Que répondre aux ados qui mettent en avant la « vertu sociale » de la consommation ?

On pourrait penser que la drogue a une fonction sociale, qu’elle ouvre aux autres. Au début en effet, on commence toujours en groupe. On tente l’expérience par défi, par curiosité, par opposition avec les parents, par conformisme et pour beaucoup d’autres raisons. On démarre toujours en groupe et pourtant, les toxicomanes et les alcooliques finissent toujours tout seuls avec leur conso. Cela devient une histoire d’amour passionnelle, toxique et mortelle… Une maladie incurable, mais que l’on peut stopper dans sa progression lorsqu’on décide de capituler et de la traiter.

 

Comment réagir lorsque le jeune concerné par l’alcool ou la drogue, c’est un copain ?

Dans une classe, les jeunes savent très bien qui a un problème de conso… quand on parle de ce sujet avec eux, les têtes se retournent immédiatement vers la même personne. Il faut aller vers elle sans la juger et lui parler. Lui dire qu’on sera toujours là pour elle. Je dis aux jeunes qu’ils doivent proposer leur aide, proposer plusieurs fois, insister… Cela ne veut pas dire que la personne capitulera, mais un jour ou l’autre, elle s’en souviendra et viendra vers celui ou celle qui un jour a proposé son aide.

 

Et aux parents, que leur dites-vous ?

Je leur dis de donner à leurs enfants tout ce que je n’ai pas reçu. Je leur conseille d’être à l’écoute de leurs enfants. Vous savez, certains laissent traîner exprès un morceau de haschich dans leur jean ou un journal intime pour que leurs parents réalisent ce qui leur arrive. Ils ne savent pas comment leur parler. Dans ce cas, il ne faut pas faire semblant de ne pas voir. Il n’y a pas de toxicomane heureux, les parents doivent le savoir !

 

Quand votre enfant sera grand, comment lui parlerez-vous de cette période de votre vie ?

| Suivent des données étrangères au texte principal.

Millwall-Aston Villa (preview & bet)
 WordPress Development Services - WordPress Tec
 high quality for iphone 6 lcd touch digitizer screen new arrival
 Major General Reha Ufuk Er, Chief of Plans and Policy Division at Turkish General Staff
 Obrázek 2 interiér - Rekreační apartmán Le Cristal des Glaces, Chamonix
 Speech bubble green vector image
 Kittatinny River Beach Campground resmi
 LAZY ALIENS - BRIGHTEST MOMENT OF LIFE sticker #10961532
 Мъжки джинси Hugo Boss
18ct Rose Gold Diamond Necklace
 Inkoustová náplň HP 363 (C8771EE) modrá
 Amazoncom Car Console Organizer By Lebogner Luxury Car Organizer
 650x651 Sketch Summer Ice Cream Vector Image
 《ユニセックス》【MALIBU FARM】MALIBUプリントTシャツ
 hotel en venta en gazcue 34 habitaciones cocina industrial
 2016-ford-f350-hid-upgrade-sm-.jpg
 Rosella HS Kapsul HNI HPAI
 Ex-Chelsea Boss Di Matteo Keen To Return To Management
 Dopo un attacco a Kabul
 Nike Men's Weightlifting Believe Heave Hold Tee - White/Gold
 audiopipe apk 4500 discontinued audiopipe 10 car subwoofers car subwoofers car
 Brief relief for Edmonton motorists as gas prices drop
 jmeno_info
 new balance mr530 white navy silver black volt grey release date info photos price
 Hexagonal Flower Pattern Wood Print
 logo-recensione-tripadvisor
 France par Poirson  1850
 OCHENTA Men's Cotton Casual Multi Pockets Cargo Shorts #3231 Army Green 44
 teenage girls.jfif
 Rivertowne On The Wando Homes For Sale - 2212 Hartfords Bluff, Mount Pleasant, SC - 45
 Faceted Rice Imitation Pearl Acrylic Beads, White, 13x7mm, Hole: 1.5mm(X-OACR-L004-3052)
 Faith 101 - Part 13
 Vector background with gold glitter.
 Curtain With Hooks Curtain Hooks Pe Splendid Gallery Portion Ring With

Je lui dirai la vérité, telle que je vous la dis. Je m’y prendrai assez tôt. Quand il sera grand, tout cela sera déjà loin derrière. Je devrai alors faire attention à ce que les autres lui diront. Et puis… je resterai toujours disponible pour lui.

 

Aujourd’hui, lorsque vous regardez en arrière, comment voyez-vous votre vie ?

J’ai fait une grande confusion entre réussir sa vie et réussir dans la vie. Je pensais que réussir dans la vie était le plus important. Dans ma famille, c’était effectivement la seule chose qui comptait… mais en agissant ainsi, j’ai raté les grands équilibres. Aujourd’hui, je rentre dans la deuxième mi-temps de ma vie et il n’est pas question de ne pas faire en sorte que cela aille mieux !

 

Quels sont vos projets pour réussir cette deuxième mi-temps ?

Je me donne beaucoup plus de temps. J’écoute d’avantage mes intuitions. Globalement, je suis moins exigeant envers moi-même et sans doute aussi envers les autres. J’essaie de bien travailler mes défauts de caractère. Un exemple : combattre les a priori que l’on peut avoir sur les gens ! Ensuite, je cesse de vouloir vivre toutes les vies, parce que le risque, c’est de n’en vivre aucune. Avant, j’avais une vie pendant la journée, une vie le soir faite de dîners et de rencontres… et puis une vie la nuit, durant laquelle j’écrivais. C’était trop. Aujourd’hui, je profite du temps. J’essaie de me recaler avec mes vraies aspirations de jeunesse… et d’apaiser mes ambitions.

 

Qu’avez-vous retrouvé en laissant tout cela ?

J’ai retrouvé mes larmes.

 

Biographie Express
24 juin 1964 : naissance à Paris
1986 : première télévision
1989 : arrivée chez Canal+
1994 : arrivée à France 2. Création de Réservoir Prod et de l’émission Ca se discute.
2003 : premier producteur indépendant de flux français avec 14h de programme hebdomadaire
Octobre 2006 : naissance de son fils Jean
14 septembre 2010 : interpellation pour trafic de stupéfiants. Suspendu d’antenne par France 2.
Septembre-octobre 2010 : Cure de désintoxication en Suisse.
22 février 2011 : Création de la Fondation Réservoir dont la vocation consiste à soutenir les personnes en situation de souffrance psychologique et sociale.
24 février 2011 : démarrage du Tour de France contre la drogue.